• [Instruction]: Reproduce the stretch of rows from the line containing "Find all instances" through the line containing "389L91 477L108 506L189", with both of those lines included. Leave the pictures out of your copy.

____________

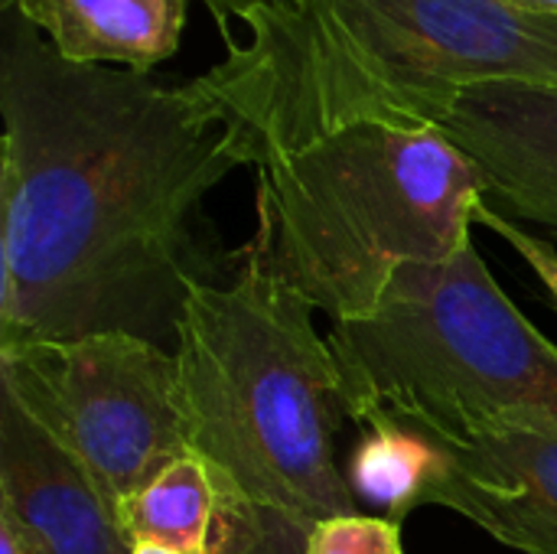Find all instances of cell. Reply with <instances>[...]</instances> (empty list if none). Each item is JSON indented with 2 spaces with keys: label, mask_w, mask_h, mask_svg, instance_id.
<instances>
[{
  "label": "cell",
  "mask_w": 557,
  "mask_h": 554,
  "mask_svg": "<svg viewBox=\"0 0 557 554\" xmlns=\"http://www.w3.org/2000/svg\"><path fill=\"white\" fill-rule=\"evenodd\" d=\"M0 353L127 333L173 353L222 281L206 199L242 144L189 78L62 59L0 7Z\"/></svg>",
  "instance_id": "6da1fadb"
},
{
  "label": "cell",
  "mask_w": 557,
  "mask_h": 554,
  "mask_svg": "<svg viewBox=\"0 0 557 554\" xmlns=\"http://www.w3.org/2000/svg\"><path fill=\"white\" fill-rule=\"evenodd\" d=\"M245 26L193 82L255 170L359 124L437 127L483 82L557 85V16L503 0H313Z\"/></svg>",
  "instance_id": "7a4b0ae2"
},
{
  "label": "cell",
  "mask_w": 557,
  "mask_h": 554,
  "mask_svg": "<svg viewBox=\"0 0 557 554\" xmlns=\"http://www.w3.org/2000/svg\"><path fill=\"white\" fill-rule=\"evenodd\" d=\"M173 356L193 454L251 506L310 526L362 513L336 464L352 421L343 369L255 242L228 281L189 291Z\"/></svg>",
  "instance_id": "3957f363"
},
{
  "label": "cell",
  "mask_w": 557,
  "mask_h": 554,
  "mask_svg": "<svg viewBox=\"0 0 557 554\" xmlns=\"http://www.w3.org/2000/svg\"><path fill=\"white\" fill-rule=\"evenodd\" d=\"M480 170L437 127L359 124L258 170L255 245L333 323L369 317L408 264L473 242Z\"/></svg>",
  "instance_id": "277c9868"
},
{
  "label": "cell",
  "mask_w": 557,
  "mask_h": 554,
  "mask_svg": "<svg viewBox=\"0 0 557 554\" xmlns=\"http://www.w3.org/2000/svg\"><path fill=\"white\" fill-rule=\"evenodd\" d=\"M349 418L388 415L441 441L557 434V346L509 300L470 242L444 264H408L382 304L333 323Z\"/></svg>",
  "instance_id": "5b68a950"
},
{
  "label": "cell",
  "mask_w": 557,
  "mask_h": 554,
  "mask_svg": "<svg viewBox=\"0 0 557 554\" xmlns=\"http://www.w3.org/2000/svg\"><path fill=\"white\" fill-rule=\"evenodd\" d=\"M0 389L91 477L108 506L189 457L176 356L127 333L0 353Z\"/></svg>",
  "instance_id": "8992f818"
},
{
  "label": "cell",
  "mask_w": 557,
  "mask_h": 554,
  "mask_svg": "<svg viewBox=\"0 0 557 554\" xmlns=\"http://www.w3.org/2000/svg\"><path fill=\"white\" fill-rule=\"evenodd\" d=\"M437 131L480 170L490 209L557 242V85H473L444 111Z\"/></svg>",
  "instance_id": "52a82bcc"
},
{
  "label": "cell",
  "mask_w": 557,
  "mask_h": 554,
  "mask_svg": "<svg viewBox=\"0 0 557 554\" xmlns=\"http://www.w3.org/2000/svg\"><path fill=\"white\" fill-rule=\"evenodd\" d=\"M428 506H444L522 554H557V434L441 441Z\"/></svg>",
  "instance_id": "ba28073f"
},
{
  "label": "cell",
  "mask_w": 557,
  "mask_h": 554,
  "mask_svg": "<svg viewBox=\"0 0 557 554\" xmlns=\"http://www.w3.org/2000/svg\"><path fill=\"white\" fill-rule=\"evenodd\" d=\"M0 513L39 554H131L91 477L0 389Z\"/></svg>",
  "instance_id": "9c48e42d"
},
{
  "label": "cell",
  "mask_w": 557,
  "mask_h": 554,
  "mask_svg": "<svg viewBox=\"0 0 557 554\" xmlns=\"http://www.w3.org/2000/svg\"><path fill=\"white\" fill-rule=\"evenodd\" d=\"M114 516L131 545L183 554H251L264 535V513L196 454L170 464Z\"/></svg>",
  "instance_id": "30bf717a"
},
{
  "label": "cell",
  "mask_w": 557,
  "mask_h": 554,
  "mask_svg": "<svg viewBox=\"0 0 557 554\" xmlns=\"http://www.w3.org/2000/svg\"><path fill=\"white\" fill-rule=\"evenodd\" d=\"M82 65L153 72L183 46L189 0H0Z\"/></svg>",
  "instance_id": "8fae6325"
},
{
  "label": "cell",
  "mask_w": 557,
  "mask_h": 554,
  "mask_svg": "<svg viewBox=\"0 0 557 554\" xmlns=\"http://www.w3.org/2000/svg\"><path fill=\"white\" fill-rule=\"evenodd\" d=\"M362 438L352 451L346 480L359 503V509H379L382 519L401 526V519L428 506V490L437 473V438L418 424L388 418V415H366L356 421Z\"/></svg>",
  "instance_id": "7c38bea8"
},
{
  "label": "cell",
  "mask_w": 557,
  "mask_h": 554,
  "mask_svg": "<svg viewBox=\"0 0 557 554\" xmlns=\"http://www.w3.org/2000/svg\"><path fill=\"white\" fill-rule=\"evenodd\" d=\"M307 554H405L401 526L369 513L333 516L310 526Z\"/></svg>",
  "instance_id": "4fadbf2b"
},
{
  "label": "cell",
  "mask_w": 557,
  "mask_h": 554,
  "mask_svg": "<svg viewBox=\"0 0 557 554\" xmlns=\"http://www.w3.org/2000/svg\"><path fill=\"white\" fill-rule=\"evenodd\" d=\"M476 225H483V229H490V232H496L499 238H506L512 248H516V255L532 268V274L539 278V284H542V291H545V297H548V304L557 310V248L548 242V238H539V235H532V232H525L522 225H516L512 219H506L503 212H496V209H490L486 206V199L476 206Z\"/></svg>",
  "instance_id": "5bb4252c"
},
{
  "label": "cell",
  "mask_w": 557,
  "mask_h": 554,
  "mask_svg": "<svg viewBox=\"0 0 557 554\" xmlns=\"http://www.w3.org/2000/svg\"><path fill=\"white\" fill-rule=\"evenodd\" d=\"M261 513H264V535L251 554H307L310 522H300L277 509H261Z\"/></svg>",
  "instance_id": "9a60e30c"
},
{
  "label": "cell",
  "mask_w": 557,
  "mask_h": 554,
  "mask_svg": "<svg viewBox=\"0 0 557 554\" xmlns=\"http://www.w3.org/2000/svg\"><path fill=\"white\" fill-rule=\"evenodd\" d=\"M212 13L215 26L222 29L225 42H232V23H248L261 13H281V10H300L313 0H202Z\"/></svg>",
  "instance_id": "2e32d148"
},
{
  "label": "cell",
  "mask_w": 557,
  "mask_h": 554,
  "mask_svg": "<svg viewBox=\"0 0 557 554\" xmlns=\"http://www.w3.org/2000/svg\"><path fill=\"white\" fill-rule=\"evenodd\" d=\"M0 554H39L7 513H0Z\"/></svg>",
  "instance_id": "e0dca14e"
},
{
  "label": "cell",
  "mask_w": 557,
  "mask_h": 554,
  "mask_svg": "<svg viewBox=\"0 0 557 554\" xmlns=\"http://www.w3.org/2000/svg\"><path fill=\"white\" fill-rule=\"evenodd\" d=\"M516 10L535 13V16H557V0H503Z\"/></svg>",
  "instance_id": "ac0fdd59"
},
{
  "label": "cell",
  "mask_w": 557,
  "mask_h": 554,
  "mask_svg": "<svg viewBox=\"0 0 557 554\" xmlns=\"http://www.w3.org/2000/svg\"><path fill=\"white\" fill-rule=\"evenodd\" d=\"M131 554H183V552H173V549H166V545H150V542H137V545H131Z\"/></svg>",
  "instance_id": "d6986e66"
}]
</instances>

____________

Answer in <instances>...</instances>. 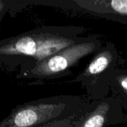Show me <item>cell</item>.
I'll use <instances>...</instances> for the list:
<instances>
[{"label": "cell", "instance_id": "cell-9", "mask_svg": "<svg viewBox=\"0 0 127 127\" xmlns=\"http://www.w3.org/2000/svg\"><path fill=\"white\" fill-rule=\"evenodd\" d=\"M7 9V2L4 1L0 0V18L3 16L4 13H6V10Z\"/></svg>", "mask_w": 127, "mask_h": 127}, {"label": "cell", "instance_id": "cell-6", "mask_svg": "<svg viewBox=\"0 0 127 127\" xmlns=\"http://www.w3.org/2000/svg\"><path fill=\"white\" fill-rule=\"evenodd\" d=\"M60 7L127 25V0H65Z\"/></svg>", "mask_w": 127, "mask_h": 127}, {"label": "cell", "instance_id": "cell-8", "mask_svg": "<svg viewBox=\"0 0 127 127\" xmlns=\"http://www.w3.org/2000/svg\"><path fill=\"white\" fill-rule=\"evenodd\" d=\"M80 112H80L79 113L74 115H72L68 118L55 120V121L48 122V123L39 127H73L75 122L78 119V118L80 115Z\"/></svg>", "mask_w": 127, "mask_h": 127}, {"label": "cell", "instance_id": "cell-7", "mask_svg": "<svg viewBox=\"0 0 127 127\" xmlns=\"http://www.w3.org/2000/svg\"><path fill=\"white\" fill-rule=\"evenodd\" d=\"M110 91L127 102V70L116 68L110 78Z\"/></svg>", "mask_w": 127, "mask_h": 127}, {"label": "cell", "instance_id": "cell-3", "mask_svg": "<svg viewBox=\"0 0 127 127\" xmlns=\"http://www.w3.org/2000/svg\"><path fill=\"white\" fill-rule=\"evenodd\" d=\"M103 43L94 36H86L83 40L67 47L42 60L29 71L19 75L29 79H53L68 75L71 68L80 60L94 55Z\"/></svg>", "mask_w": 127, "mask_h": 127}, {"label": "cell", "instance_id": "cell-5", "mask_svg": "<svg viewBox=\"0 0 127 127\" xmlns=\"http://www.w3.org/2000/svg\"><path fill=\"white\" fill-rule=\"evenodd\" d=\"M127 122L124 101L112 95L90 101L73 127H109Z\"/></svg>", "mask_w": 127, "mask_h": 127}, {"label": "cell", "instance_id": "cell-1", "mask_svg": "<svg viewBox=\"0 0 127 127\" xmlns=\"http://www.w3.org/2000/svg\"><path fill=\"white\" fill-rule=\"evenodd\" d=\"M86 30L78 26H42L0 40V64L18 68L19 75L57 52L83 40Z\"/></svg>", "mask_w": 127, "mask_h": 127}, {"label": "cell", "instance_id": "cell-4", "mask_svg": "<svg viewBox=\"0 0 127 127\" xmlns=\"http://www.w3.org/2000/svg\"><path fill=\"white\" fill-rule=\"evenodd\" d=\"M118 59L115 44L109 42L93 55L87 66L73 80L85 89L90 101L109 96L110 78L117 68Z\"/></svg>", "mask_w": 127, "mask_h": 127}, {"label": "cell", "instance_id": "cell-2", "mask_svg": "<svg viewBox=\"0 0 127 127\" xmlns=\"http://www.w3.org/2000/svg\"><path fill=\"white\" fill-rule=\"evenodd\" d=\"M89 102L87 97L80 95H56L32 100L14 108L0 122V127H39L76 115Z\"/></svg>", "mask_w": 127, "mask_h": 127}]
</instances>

____________

• [The output]:
Find all instances of cell. Reply with <instances>[...]</instances> (empty list if none). Each item is JSON indented with 2 spaces with keys: label, mask_w, mask_h, mask_svg, instance_id.
<instances>
[{
  "label": "cell",
  "mask_w": 557,
  "mask_h": 554,
  "mask_svg": "<svg viewBox=\"0 0 557 554\" xmlns=\"http://www.w3.org/2000/svg\"><path fill=\"white\" fill-rule=\"evenodd\" d=\"M0 353L127 333L173 353L222 281L206 199L242 144L189 78L62 59L0 7Z\"/></svg>",
  "instance_id": "6da1fadb"
},
{
  "label": "cell",
  "mask_w": 557,
  "mask_h": 554,
  "mask_svg": "<svg viewBox=\"0 0 557 554\" xmlns=\"http://www.w3.org/2000/svg\"><path fill=\"white\" fill-rule=\"evenodd\" d=\"M245 26L193 82L255 170L359 124L437 127L483 82L557 85V16L503 0H313Z\"/></svg>",
  "instance_id": "7a4b0ae2"
},
{
  "label": "cell",
  "mask_w": 557,
  "mask_h": 554,
  "mask_svg": "<svg viewBox=\"0 0 557 554\" xmlns=\"http://www.w3.org/2000/svg\"><path fill=\"white\" fill-rule=\"evenodd\" d=\"M173 356L193 454L251 506L310 526L362 513L336 464L352 421L343 369L255 242L228 281L189 291Z\"/></svg>",
  "instance_id": "3957f363"
},
{
  "label": "cell",
  "mask_w": 557,
  "mask_h": 554,
  "mask_svg": "<svg viewBox=\"0 0 557 554\" xmlns=\"http://www.w3.org/2000/svg\"><path fill=\"white\" fill-rule=\"evenodd\" d=\"M480 170L437 127L359 124L258 170L255 245L333 323L369 317L408 264L473 242Z\"/></svg>",
  "instance_id": "277c9868"
},
{
  "label": "cell",
  "mask_w": 557,
  "mask_h": 554,
  "mask_svg": "<svg viewBox=\"0 0 557 554\" xmlns=\"http://www.w3.org/2000/svg\"><path fill=\"white\" fill-rule=\"evenodd\" d=\"M349 418L388 415L441 441L557 434V346L509 300L470 242L444 264H408L382 304L333 323Z\"/></svg>",
  "instance_id": "5b68a950"
},
{
  "label": "cell",
  "mask_w": 557,
  "mask_h": 554,
  "mask_svg": "<svg viewBox=\"0 0 557 554\" xmlns=\"http://www.w3.org/2000/svg\"><path fill=\"white\" fill-rule=\"evenodd\" d=\"M0 389L91 477L108 506L189 457L176 356L127 333L0 353Z\"/></svg>",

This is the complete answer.